Peaks with hichipper¶
To call peaks from HiChIP data directly, hichipper aggregates read density from either all samples or each sample individually. Additionally,
users can specify whether all read density is used or if only self-ligation reads are used. To specify these options, put the appropriate
string of the form {COMBINED,EACH},{ALL,SELF}
in the peaks
slot of the .yaml
.
For example, to replicate the peak calling performed in Mumbach et al., one would use the following .yaml
:
peaks:
- COMBINED,SELF
resfrags:
- hg19_MboI_resfrag.bed.gz
hicpro_output:
- hicpro
Alternatively, we can call peaks from the HiChIP data for each sample individually using all reads using this specification–
peaks:
- EACH,ALL
resfrags:
- hg19_MboI_resfrag.bed.gz
hicpro_output:
- hicpro
The figure below shows all options for peak specification in hichipper including every option for inferring peaks which are noted in the table.
Alternatively, users can pre-specify a set of peaks to used. In this case, a “connectome” will be inferred between the peaks
specified in the .bed
file. Of note, pre-specified peaks will still be padded either by fixed amounts or to the edges of the restriction
fragment pads (or both) unless the user specifies these flags differently (see below).
peaks:
- predeterminedPeaks.bed
resfrags:
- hg19_MboI_resfrag.bed.gz
hicpro_output:
- hicpro
Note: the input of pre-determined peaks does not have to explicitly be a .bed
file. Rather, any file name is acceptable so long
as the first three columns indicate appropriate genomic loci as if it were a .bed
file. For example, .narrowPeak
files from
macs2
should be fine.
Multiple ChIP-Seq peaks as input¶
As raised in this issue, if you have multiple samples and multiple ChIP-Seq or related high-quality peak definitions to be used as an input, the way to do this is to create two or more .yaml
files, each one specifying its own bed file of peaks. Then, execute hichipper
such that you restrict the analysis to the sample you want per bed file using the --keep-samples
or --ignore-samples
flags. Thanks to user sb5169 for bringing this up.

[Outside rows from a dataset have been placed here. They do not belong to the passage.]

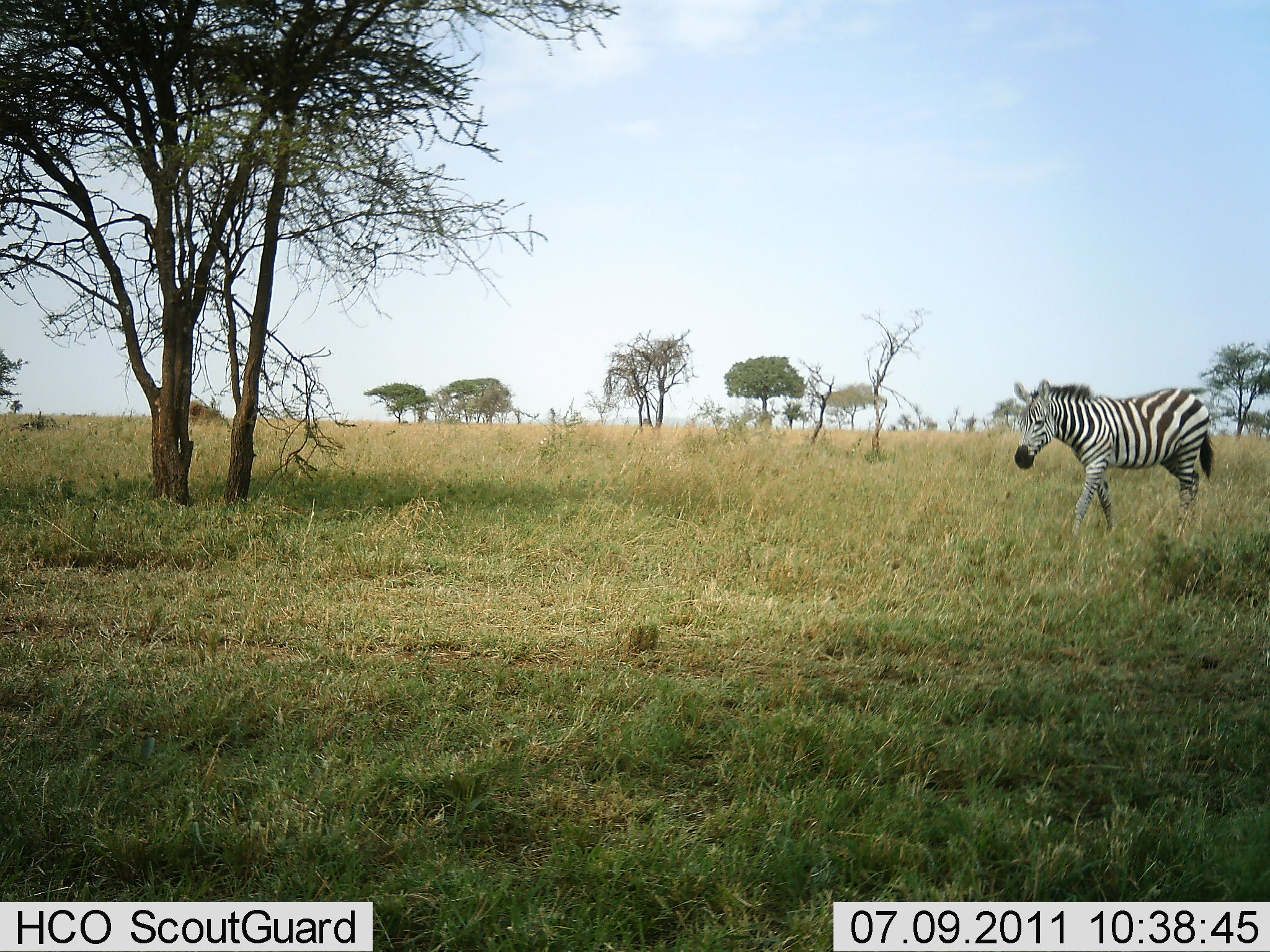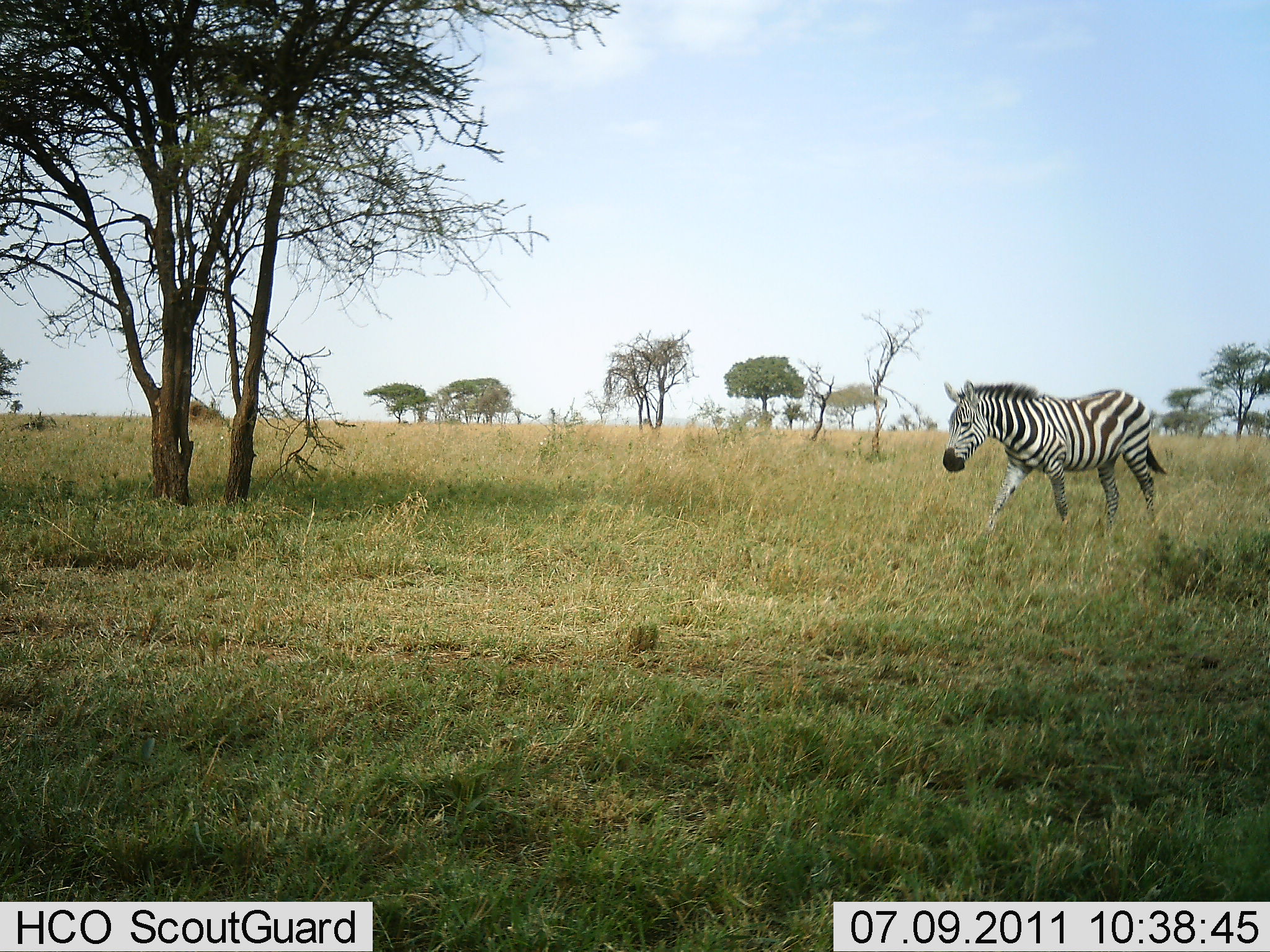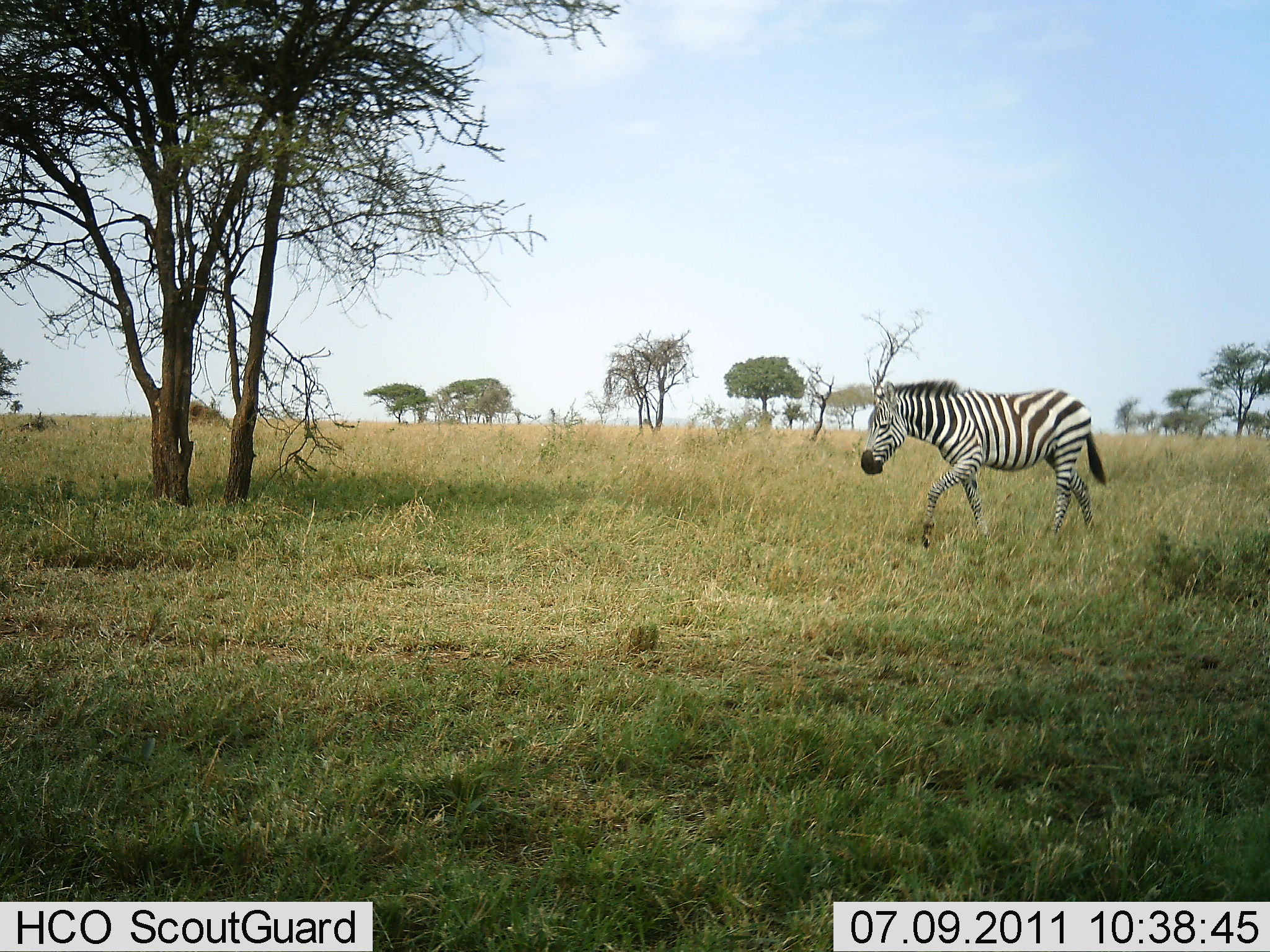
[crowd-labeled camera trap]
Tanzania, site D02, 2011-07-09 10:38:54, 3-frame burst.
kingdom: Animalia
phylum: Chordata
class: Mammalia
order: Perissodactyla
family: Equidae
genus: Equus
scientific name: Equus quagga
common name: plains zebra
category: zebra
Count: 1.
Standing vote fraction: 0%.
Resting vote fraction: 0%.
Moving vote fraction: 100%.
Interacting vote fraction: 0%.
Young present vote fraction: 0%.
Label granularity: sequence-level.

HiChIP-Specific Bias Correction¶
A key difference of HiChIP data compared to ChIA-PET, ChIP-Seq, and related immunoprecipitation assays is the a notable bias where a greater read density accumulates near the motif used in the restriction enzyme digestion. The image below shows the ratio of the treatment to the background (the statistic used in macs2 to call peaks) as a function of distance to the nearest restriction fragment locus. Note the plot below–
A more detailed description of this bias and our analysis is contained in this writeup.